Saturday, June 21, 2008

American infrastructure top priority on Obama's national agenda

McCain is anti-infrastructure a vote for him is a vote against America--literally
Addressing the U.S. Conference of Mayors, Saturday morning in Miami, Presumptive Presidential Nominee (D) Barack Obama
recalled moving to Chicago in 1985 and said much has changed since then and credited Chicago Mayor Richard Daley for the improvements.
Sen. Obama said his presidency would partner with mayors across the country when he gets to the White House because,
"there is a rebirth across the country in our cities."
He will be partnering with them to find new ways to lift their community and that they shouldn't be succeeding despite Washington but instead, with a hand from Washington.
He said partnering could help fight neglect of cities and that while John McCain is a great patriot, he won't partner with mayors to improve cities.
"(McCain) has opposed the COPS (Community Oriented Policing Services) program and other programs that cities need to improve (quality of life). The old ways of looking at our cities just won't do."

Sen. Obama talked about improving American infrastructure that currently sits at grade "D" by an engineering group.
He said McCain's gas tax holiday takes too much from the highway trust fund and gives it to the oil companies--when said fund is sitting at a deficit.
"(McCain opposed funding levies and flood control programs in the Senate," Obama said.
On contrast, Obama's plan allocates $60 billion over ten years, two million new jobs for his National Infrastructure Improvement Bank--that will funded by money that is currently being used to fund the unending war in Iraq.

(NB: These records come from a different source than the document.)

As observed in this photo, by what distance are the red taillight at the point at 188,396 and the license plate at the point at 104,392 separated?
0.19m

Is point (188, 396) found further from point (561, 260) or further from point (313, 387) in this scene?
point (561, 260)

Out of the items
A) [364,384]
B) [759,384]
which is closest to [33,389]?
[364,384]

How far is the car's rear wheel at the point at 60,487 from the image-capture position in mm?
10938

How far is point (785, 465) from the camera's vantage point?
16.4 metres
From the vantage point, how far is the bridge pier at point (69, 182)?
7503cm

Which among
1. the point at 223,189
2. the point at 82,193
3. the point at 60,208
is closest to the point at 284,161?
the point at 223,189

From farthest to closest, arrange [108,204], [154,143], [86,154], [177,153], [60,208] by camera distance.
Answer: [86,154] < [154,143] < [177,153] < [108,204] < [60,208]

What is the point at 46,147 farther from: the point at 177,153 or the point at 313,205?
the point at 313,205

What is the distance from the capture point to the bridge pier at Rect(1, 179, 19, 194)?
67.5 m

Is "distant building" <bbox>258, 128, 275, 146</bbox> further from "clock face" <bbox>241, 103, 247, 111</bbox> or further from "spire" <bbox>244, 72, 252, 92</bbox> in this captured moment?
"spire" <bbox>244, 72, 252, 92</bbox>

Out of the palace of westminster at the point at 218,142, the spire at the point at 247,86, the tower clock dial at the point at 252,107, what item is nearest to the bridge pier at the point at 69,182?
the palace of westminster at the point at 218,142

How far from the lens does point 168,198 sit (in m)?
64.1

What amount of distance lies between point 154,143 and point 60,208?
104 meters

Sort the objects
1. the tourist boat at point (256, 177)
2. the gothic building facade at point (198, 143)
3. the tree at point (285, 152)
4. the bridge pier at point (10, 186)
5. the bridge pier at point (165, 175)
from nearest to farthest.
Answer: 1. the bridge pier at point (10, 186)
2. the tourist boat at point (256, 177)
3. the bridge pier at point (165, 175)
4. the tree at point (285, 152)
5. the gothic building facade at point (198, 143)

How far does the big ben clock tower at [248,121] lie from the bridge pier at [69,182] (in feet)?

Obama said the war, among other things, leaves local municipalities like fire and police short staffed. Many are in the National Guard and other military branches keeping our country safe.
Obama also said a national mass transit system is worth the investment.
"Investing in mass transit can help regional economies grow," Obama said, adding that his White House administration will partner in green energy technology besides ports and rail and "it will be green based."
"(I'll) invest in broadband deployment. Every American should have broadband access no matter how much money you have--that will be a priority," he said.
"Now is the time for bold action."
Sen. Obama recalled the presidencies of Thomas Jefferson and Theodore Roosevelt in re-shaping America's future infrastructure objectives.
"In 2008, it falls on us to improve American infrastructure.
It will require major investment from government and others because " government can't do it alone," he said pointing out the leadership of his mayor, Daley.
"You have some measure of astonishing leadership in over two decades...also telling the audience of mayors that his address is a homecoming.
Recalling his days as a grassroots organizer, he noticed even then what Change could accomplish.
"In this country, change comes not from the top down but the bottom up."
He said as an organizer, the mayor's office in Chicago was paramount in achieving their goals.
"It is the mayor's office, people in this country turn to every single day."
Obama said residents may not appreciate the position of mayor until they need to lean on City Hall in the face of disasters, noting the flooding in the Midwest.
"The government people depend on most is the one closest to their community."
Obama said he will focus on growing metropolises across the nation because 42 of those metropolises rank among world's largest growing economies. He said promoting strong cities as the backbone of economic growth is among his many focuses.
"I insist that the White House tackles concentrated poverty in America."
Sen. Obama's Urban Revitalization Plan concentrates on public private business incubators--which could benefit small business owners and increase their likelihood that contracts come their way.
Besides a fully funded COPS program, educational system, refunding the Community Development Block Grants, Sen. Obama outlined during his message, a program to recruit teachers to cities with incentives like higher salaries--similar to what Daley has done with the Chicago Public School system. He also has a plan of relief for struggling homeowners. Obama also promised to veto in the Senate, any bills struck against those notions.

"Strong regions are essential for a strong America, he said."
Obama hinted at a liaison post so that mayors across the country may call the White House and get specific referrals to find resources for their cities.